# Call the Cops



## lbretz (Apr 29, 2007)

I just robbed the my lfs. They gave me:

2 Redline Barbs
http://www.picable.com/Nature/Fish/A-Red-Line-Barb.23399

and 4 Blackline Penguin Fish
http://www.picable.com/Nature/Fish/A-Blackline-Penguin-Fish.23400

all for $10.:biggrin: I know the barbs go for at least $20 each, but I'm not for sure what the penguin fish go for. Does anyone know?


----------



## perineum (Apr 17, 2010)

Never seen those fish before, weird. Cops are on their way I guess.


----------



## susankat (Nov 15, 2008)

Congrats, apparently someone at the lfs don't know their fish.


----------



## Jeffress77 (Mar 15, 2010)

Yeah..those redliners or (denisons) are selling at a local shop for $30 each...(Adults)
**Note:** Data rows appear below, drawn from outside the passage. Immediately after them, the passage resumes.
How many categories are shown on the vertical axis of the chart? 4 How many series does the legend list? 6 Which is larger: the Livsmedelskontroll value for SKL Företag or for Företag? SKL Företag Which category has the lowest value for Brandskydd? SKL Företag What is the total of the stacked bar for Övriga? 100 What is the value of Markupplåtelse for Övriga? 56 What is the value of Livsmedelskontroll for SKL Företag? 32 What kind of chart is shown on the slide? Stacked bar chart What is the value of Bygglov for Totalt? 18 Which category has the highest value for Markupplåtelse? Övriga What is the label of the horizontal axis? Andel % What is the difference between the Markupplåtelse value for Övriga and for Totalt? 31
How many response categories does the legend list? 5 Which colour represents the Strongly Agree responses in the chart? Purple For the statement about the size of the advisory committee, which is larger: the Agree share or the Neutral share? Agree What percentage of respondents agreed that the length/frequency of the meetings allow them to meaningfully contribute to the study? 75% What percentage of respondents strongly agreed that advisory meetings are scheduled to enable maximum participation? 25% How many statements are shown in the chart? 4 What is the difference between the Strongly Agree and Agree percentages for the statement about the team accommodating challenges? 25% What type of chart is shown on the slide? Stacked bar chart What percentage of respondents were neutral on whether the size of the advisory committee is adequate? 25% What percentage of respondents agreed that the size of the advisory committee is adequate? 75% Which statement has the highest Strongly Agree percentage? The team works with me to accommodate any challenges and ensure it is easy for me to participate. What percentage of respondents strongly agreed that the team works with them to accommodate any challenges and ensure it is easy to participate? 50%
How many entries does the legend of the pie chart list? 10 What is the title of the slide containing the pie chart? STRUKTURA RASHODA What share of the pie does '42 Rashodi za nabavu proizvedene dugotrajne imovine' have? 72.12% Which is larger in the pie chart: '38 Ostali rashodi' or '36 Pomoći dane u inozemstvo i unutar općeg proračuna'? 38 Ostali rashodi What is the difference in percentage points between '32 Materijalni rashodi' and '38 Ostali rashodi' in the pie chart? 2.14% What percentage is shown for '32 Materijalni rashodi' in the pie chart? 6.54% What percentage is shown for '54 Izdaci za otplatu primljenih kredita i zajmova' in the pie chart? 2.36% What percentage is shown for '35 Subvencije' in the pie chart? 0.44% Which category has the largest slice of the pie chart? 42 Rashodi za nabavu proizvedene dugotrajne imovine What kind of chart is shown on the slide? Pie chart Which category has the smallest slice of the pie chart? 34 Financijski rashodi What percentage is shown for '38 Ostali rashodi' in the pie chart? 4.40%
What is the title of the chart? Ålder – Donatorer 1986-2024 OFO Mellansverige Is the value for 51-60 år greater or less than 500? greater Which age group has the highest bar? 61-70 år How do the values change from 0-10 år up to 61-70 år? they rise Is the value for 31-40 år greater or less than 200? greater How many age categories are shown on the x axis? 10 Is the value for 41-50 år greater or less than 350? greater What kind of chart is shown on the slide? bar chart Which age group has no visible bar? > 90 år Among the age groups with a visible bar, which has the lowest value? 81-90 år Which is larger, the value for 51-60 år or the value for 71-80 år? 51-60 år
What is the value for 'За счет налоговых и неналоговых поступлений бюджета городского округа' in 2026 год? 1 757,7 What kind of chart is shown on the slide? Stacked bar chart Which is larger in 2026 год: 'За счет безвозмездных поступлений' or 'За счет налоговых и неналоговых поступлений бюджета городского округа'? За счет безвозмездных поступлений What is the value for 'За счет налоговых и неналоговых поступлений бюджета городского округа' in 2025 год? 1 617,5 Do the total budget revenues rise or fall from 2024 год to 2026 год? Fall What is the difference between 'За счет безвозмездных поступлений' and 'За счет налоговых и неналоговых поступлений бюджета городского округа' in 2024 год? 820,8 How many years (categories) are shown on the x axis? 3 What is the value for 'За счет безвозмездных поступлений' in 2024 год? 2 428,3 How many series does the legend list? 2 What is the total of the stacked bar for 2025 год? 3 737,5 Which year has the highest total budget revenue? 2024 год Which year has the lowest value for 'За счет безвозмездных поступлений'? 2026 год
Be careful though, you might have gotten Puntius chalakudiensis instead of Puntius Denisonii

These fish look very similar, but as they grow, the "imposter" doesn't get the coloration that the denisonii gets. Do some research on those babies

Penguins should be $2-$3


----------



## perineum (Apr 17, 2010)

Those Redline fish look like some kind of Tetra. Why are they so expensive?


----------